Pensato per scoprire depositi di ghiaccio e acqua su Marte penetrando il suolo marziano in profondità, lo strumento ha permesso di registrare fondamentali scoperte relative alle composizione delle calotte polari e osservare gli eventi glaciali che interessano il pianeta rosso alle medie latitudini. SHARAD opera utilizzando onde radio con frequenza centrale di 20 MHz. Ha una risoluzione verticale di 7 metri e una profondità di analisi di 1 km.

 

 

 

Il radar punta al nadir con un funzionamento ad impulsi su due modalità di funzionamento: radar ed altimetro. Per isolare i riflettori del sottosuolo usa la tecnica dell'apertura sintetica. Lo strumento consiste di un'antenna e del sistema elettronico, operanti in un range di lunghezze d'onda centrate a 20 MHz  +/- 5 MHz. Questa configurazione consente di analizzare le proprietà dielettriche del sottosuolo mantenendo un basso clutter della superficie. Le frequenze selezionate sono in grado di penetrare la ionosfera. Il ciclo totale di trasmissione e ricezione di ogni  singolo impulso è di pochi millisecondi.

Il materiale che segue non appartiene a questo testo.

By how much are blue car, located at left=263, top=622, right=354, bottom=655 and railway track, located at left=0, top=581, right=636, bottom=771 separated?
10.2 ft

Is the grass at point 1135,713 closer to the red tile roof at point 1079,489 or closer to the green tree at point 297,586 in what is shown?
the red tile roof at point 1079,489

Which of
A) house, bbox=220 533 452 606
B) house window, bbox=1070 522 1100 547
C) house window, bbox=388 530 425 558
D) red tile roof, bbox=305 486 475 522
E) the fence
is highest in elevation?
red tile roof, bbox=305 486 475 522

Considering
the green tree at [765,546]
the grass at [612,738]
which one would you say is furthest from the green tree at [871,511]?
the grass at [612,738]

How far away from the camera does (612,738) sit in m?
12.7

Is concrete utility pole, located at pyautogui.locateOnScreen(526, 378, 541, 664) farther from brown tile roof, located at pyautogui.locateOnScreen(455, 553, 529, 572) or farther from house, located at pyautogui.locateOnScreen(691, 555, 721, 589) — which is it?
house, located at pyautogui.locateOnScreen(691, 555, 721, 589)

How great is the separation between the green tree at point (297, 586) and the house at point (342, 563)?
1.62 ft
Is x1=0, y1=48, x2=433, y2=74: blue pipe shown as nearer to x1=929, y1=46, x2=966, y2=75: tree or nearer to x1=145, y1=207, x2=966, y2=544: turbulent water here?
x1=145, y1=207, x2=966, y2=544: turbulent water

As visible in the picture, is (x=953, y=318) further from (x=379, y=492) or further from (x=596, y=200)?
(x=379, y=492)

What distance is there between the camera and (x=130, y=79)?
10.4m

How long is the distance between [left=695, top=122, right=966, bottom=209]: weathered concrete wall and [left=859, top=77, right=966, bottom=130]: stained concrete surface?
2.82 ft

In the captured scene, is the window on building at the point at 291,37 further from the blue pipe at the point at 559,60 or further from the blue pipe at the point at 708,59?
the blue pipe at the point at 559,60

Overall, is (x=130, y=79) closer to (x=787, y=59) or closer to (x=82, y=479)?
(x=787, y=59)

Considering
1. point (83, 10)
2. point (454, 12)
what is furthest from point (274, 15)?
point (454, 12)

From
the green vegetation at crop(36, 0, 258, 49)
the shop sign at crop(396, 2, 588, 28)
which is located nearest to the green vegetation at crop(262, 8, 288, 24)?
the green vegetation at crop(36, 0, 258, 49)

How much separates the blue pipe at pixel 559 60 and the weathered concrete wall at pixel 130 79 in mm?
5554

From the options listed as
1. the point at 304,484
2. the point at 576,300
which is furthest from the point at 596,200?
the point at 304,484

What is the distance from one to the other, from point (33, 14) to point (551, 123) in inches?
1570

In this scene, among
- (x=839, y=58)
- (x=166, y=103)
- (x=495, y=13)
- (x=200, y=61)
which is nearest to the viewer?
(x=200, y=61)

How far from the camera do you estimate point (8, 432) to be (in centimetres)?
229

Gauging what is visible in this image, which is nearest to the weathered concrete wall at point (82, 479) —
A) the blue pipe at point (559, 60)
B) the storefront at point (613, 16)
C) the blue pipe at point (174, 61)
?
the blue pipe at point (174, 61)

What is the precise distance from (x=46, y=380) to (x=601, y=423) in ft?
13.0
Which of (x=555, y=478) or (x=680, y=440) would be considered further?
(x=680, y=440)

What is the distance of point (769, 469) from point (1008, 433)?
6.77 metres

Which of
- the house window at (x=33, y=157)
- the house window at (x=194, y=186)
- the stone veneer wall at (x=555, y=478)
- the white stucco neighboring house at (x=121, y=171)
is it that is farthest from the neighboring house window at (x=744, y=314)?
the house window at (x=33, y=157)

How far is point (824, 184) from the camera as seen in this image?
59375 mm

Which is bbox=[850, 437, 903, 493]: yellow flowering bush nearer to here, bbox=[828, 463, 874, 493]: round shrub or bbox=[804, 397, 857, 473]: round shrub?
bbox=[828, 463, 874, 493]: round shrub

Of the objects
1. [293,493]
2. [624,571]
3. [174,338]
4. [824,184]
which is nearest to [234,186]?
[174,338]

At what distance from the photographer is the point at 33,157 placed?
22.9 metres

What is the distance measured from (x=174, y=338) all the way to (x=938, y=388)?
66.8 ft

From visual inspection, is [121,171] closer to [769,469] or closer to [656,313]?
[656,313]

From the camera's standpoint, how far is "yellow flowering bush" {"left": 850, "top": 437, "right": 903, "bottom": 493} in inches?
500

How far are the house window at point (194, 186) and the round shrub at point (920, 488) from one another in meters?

Il segnale ricevuto è quindi down-converted, trasformato da analogico in digitale e compresso.

 

 

 

SHARAD è stato sviluppato in Italia e fornito alla NASA dall'ASI come Facility Instrument con la guida scientifica di un Principal Investigator selezionato da ASI a seguito di bando nella persona del dr. Roberto Seu del Dipartimento INFOCOM dell'Università "La Sapienza" di Roma. L'azienda responsabile dello sviluppo industriale è la Alenia Spazio, oggi Thales Alenia Space, di Roma, che ha così consolidato il proprio know how nel settore.